Apesar das tensões, fica evidente que Câmara Cascudo entendeu a modernidade como horizonte inescapável.
Além das biografias
Ricardo Souza reitera, nas conclusões sobre os quatro autores que estudou, o peso de uma análise biográfico-sociológica. Evoca as “origens sociais” daqueles pensadores, salientando, em Câmara Cascudo e Gilberto Freyre, serem “descendentes de elites rurais provincianas em pleno processo de decadência e perda de poder a nível político e econômico”. Sylvio Romero foi identificado a uma “classe média nordestina empobrecida” e Euclides da Cunha associado à “pequena burguesia urbana”.
Essa interpretação tem o mérito de permitir entender articulações sociais das obras desses homens, e o grande risco de explicar esse problema com generalizações. Afinal, a imensa maioria dos “descendentes de elites rurais provincianas”, da “classe média nordestina empobrecida” e da “pequena burguesia urbana” não escreveu o que Sylvio Romero, Euclides da Cunha, Câmara Cascudo e Gilberto Freyre produziram! Seus escritos têm vínculos mediados com aquelas bases sociais, pois, se eles permanecessem apenas como expressões dessas origens, seriam banais ideólogos das respectivas frações de classe. Quais mistérios fazem com que os quatro ainda nos desafiem e até seduzam, mesmo quando irritam com argumentos racistas (Sylvio Romero e Euclides da Cunha) ou com a ênfase exclusiva na harmonia social e o fascínio pelas elites (Câmara Cascudo e Gilberto Freyre)?
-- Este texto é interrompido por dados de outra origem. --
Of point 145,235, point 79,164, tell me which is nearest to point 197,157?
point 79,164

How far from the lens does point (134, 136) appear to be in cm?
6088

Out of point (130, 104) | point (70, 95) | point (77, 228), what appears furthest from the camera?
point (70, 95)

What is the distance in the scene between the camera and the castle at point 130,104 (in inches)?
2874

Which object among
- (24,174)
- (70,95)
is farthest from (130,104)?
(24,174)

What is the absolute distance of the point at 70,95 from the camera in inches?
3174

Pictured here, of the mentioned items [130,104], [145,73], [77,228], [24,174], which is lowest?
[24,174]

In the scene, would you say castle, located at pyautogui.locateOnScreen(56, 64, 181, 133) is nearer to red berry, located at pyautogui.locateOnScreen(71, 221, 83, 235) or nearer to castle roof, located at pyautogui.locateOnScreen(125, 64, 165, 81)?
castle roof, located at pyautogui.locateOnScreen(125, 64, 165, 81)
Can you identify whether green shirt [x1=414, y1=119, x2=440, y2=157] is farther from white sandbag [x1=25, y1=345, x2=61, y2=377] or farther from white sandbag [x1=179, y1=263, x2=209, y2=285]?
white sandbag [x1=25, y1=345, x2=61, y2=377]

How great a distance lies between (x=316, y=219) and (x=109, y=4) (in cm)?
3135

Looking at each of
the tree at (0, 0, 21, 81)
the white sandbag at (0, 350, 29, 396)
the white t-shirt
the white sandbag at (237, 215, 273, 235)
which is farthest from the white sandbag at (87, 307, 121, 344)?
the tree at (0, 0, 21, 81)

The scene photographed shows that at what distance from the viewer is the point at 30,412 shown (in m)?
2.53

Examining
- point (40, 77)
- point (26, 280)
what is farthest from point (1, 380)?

O historiador marxista Nelson Werneck Sodré, em A ideologia do colonialismo, respondeu a essa questão com a denúncia de racismo e dependência em relação a certos padrões culturais e políticos das potências mundialmente dominantes, sem comentar Câmara Cascudo. A resposta de Werneck Sodré ainda é insuficiente. Qualquer autor é mais do que seus projetos ideológicos conscientes, e isso evidencia que seus textos são dotados de tensões internas, de perspectivas até indesejadas E também isso faz a tese de Ricardo Souza mais instigante, ao convidar o leitor atual a uma retomada daqueles pensadores, procurando entender suas múltiplas articulações com a historicidade brasileira.
Ao mesmo tempo, esse leitor não se exime de responder sobre quais são as culturas populares, as identidades nacionais e as modernidades de seu interesse, hoje. O modelo mais habitual de Brasil, nos debates abordados por Ricardo Souza, remete para o padrão formador ibérico/africano/indígena, acrescido da imigração europeia (a asiática não mereceu maior atenção). Neste começo de século XXI, a identidade nacional, sempre em tensa elaboração, engloba imigração de hispano-americanos, coreanos, chineses, russos e croatas, dentre tantos outros, mais emigração de brasileiros – inclusive, dos descendentes de imigrantes… A população urbana é largamente majoritária no país. O tema da pós-modernidade tornou-se corriqueiro. Como discutir aquelas questões agora?
A resposta não está dada em nenhum autor. Ela é tarefa de cada um de nós. E não tem cabimento cobrar de Câmara Cascudo (nem de Sylvio Romero, Euclides da Cunha e Gilberto Freyre) tarefas que são nossas.